At two o'clock Sykes came on deck to go fishing in the bows, not from much hope of getting any fish, welcome as they would be, but from sheer desperation. Pinckney joined him. The crew squatted about in such shadow as they could find. Evans was tinkering somewhere below decks.

“What kind of lingo are they jabbering in?” Pinckney asked Sykes. The Malays were in small groups about the decks, talking in low tones, with an animation unusual for such weather.

“Harsk me somethin' heasier,” replied Sykes. “I know. Malay pidgin an' some Bengalee, but I can't savvy that dialect. The whole bilin' of 'em are on deck, too, watch-below an' all.”

“Fo'c'sle must be a reg'lar furnace,” suggested Pinckney.

“I s'pose so.” The hot afternoon droned on without a flutter of canvas, without a puff of wind or the gathering of a cloud in the sky. In the cuddy the skipper found his moist hands interfering with his task, and stretched himself on a lounging-chair. Presently Miss Burton and her niece joined him, both pale, from the steadfast heat.

The punkah-boy was dismissed, for the disturbance of the heated air only increased discomfort. Blinds were drawn over the skylight, and the cuddy was too dusky for reading or work.

The two women lay on their rattan couches, silently hoping for a breeze, for rain, for any relief against the terrible oppression and temperature that seemed to drain their bodies to the point of exhaustion, relaxed, thoughtless.

Pinckney left Sykes to hand over the deck to the first mate, and then went back into the bows. They had caught three flying-fish, and believed the capture augured a change in the weather, besides promising a change of diet. Samson glanced aloft, sailor-fashion, and instantly noted that the clewlines of the main royal were hanging loose, as if the quarter-blocks had frayed them. There had been no wind to accomplish this, and he strode to the bows.

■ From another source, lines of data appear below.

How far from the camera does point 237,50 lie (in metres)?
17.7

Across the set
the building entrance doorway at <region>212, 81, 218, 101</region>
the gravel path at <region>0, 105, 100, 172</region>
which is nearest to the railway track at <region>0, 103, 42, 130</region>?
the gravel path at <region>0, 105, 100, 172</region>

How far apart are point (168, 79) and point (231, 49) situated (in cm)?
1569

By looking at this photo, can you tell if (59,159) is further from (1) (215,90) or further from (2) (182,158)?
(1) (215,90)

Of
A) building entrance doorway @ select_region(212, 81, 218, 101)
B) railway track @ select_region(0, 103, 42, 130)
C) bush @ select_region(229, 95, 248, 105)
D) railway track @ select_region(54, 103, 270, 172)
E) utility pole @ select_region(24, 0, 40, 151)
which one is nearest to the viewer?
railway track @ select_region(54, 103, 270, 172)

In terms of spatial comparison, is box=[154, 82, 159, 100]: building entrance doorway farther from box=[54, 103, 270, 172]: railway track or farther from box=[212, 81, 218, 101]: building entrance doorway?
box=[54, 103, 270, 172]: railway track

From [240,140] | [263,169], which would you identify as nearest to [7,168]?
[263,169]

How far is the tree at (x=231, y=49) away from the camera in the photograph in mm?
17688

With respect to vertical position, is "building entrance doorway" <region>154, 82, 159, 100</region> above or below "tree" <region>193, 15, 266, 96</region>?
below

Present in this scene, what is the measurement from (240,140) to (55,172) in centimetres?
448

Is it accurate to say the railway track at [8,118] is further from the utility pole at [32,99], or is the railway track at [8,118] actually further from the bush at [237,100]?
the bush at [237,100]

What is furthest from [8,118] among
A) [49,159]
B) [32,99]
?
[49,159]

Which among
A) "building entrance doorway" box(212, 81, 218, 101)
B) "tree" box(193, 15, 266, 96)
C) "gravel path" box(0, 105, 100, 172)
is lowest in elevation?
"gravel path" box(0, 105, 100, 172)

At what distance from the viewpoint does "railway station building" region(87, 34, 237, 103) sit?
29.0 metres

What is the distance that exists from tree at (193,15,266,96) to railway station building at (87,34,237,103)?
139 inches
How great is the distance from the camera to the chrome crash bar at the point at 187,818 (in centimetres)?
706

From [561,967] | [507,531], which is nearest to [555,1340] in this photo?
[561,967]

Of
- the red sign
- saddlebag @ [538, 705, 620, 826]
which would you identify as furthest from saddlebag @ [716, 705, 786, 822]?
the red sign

“The main-royal clewlines are loose, Pinckney,” he said. “Didn't you notice them?”

“No, I didn't,” answered Pinckney, nettled at his tone. “They were all right when I took the deck. “Chafed with the roll of the ship, I s'pose.”

“Might have,” admitted Samson, and ordered Badoun to send two men aloft to reeve fresh lines.

Mary Leigh came out of the cuddy, unable to bear its confinement any longer. The mate noticed her out of the tail of his eye, but affected not to do so as he watched the two Malays, climbing nimbly, one of them the man called Telak, the one whom he had kicked.

Badoun saw her. She felt his glance upon her, in a sort of compelling hypnosis. His eyes, usually as impassive as dull jet, showed smoldering sparks. They made her shiver. Her whole being was depressed, nervously apprehensive of something about to happen. Badoun, eyeing her covertly, seemed careless to mask a mood half sensuous, appraising, insulting. Yet there was nothing openly to resent. She moved on closer to Samson.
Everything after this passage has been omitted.